Chilling footage of families with young children camped in the snow and sleeping rough in the woods on the borders of Europe are yet another call on men and women of goodwill to show generosity and openness and nurture a culture of encounter.
Cardinal Hollerich says it is not enough to have good and fair legislation to face the migration challenge properly. Pope Francis, he adds, points to the way “when he speaks about welcoming, protecting, promoting and integrating people.”
It is all very well and very important, he notes, to have good channels and processes aimed at safeguarding rights and spelling out duties, but “it also important to have a personal openness to our brothers and sisters in need.”
“We need more generosity, willingness to know better other human beings. We need open hearts and minds; we need a new cultural context which is less divisive and doesn’t polarize perspectives. We need a culture of encounter. If we have that and if the citizens of the European Union have such a culture, politics will follow.”
Using migrants as political instruments is a sin
Asked about the role of the Catholic Church in this precarious balance between some EU member states, Cardinal Hollerich said the Catholic Church must promote mutual understanding and the common good.
He also decried the use of human beings in a political game saying that to use migrants as instruments “is like the original sin.”
“To use human beings as instruments is something terrible. We need to unite on common humanitarian principles, and we need to come back to basic ethical principles that should be shared by political and social leaders in the European Union,” he said.
Pointing out that migrants are not just statistics, but persons entitled to full respect for their fundamental rights and their human dignity, he quoted the Pope’s reiterated warning that the Mediterranean Sea is becoming a huge cemetery, and said Europe’s borders are running the same risk.
EU borders risk becoming a cemetery
“Now we risk to have the EU borders becoming a huge cemetery,” Hollerich noted, adding that as a European, it would feel terrible living in a “European Union which is surrounded by cemeteries of people who wanted to share our way of life.”

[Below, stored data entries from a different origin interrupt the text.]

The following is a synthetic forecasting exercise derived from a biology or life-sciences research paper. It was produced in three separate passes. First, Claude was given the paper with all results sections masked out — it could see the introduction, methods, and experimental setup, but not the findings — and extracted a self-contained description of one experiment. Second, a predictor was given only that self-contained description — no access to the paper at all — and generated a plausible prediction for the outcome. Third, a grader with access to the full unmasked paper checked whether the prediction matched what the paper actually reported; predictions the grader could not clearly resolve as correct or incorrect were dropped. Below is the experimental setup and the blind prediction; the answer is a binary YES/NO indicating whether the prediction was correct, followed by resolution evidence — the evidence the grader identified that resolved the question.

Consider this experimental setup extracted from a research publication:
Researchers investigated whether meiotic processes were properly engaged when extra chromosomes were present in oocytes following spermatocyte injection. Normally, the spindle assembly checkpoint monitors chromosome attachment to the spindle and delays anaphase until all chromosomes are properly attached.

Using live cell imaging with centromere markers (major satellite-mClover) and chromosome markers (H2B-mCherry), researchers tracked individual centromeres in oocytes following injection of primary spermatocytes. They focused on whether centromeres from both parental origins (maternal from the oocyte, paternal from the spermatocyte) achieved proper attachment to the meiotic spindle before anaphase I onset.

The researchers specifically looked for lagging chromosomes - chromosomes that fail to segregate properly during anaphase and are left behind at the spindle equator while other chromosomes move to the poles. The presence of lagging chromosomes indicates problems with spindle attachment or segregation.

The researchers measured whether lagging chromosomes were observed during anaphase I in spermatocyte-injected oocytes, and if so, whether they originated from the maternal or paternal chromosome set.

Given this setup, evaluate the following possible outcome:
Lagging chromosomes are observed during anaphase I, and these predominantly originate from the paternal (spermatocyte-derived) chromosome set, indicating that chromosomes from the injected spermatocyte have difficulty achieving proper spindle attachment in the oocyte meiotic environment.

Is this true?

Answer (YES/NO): YES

The Church, he said, “is an expert in humanity” and we should take orientation from its Social Doctrine, “also in this sensitive area.”
“We cannot forget our principles when we see people in need,” the Cardinal continued explaining that the Catholic Church has play the role of bridge-building, of promoting mutual understanding, taking into account the concerns of everyone, “always promoting the common good, locally and universally.”
Peace in Europe
Finally, Cardinal Hollerich said, “this humanitarian crisis should be solved in a humanitarian way” always paying attention never to put peace in Europe into danger.